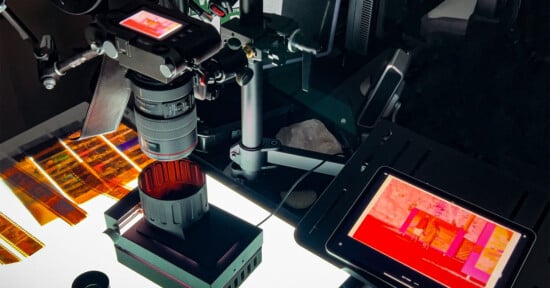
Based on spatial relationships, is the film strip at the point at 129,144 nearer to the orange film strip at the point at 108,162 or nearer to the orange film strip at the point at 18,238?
the orange film strip at the point at 108,162

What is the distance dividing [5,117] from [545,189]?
1151 millimetres

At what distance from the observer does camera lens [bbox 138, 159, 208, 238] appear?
0.90 metres

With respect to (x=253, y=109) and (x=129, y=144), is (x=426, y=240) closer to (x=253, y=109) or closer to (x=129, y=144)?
(x=253, y=109)

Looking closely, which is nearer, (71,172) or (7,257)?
(7,257)

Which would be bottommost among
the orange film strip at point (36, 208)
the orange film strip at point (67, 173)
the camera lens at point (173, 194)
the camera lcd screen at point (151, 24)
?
the orange film strip at point (36, 208)

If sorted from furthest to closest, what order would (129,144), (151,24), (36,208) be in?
(129,144) < (36,208) < (151,24)

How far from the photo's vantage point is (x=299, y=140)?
48.4 inches

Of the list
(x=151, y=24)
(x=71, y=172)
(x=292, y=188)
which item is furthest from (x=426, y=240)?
(x=71, y=172)

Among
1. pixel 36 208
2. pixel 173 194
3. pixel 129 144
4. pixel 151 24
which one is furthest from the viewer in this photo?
pixel 129 144

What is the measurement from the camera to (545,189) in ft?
3.51

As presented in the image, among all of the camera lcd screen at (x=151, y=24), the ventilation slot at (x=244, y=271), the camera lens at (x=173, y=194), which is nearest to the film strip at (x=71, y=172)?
the camera lens at (x=173, y=194)

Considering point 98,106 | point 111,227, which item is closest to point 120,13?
point 98,106

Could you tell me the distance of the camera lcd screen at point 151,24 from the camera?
0.73m

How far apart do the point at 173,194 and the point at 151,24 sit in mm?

(What you are asked to do): Without the pictures, print the records in full, exactly as they appear.

(The output):
Based on spatial relationships, is the film strip at the point at 129,144 nearer to the orange film strip at the point at 108,162 or nearer to the orange film strip at the point at 18,238?
the orange film strip at the point at 108,162

What is the distance dividing [5,117] from [545,189]?
1151 millimetres

At what distance from the observer does camera lens [bbox 138, 159, 208, 238] appear?
0.90 metres

With respect to (x=253, y=109) and (x=129, y=144), is (x=426, y=240) closer to (x=253, y=109) or closer to (x=129, y=144)?
(x=253, y=109)

Looking closely, which is nearer, (71,172) or (7,257)?
(7,257)

Which would be bottommost among
the orange film strip at point (36, 208)
the orange film strip at point (67, 173)
the camera lens at point (173, 194)
the camera lcd screen at point (151, 24)
?
the orange film strip at point (36, 208)

If sorted from furthest to closest, what order would (129,144), (151,24), (36,208) be in?
(129,144) < (36,208) < (151,24)

How far from the photo's vantage point is (x=299, y=140)?
48.4 inches

Of the list
(x=151, y=24)
(x=71, y=172)
(x=292, y=188)
which item is furthest from (x=426, y=240)?
(x=71, y=172)

Among
1. pixel 36 208
2. pixel 173 194
3. pixel 129 144
4. pixel 151 24
which one is furthest from the viewer in this photo?
pixel 129 144

What is the measurement from the camera to (545,189) in ft?
3.51

As presented in the image, among all of the camera lcd screen at (x=151, y=24), the ventilation slot at (x=244, y=271), the camera lens at (x=173, y=194), which is nearest to the film strip at (x=71, y=172)?
the camera lens at (x=173, y=194)

Considering point 98,106 | point 111,227, which item is closest to point 120,13?
point 98,106

Could you tell me the distance of the camera lcd screen at point 151,24 from the camera?
0.73m

How far apart do the point at 173,194 and the point at 151,24 sit in mm?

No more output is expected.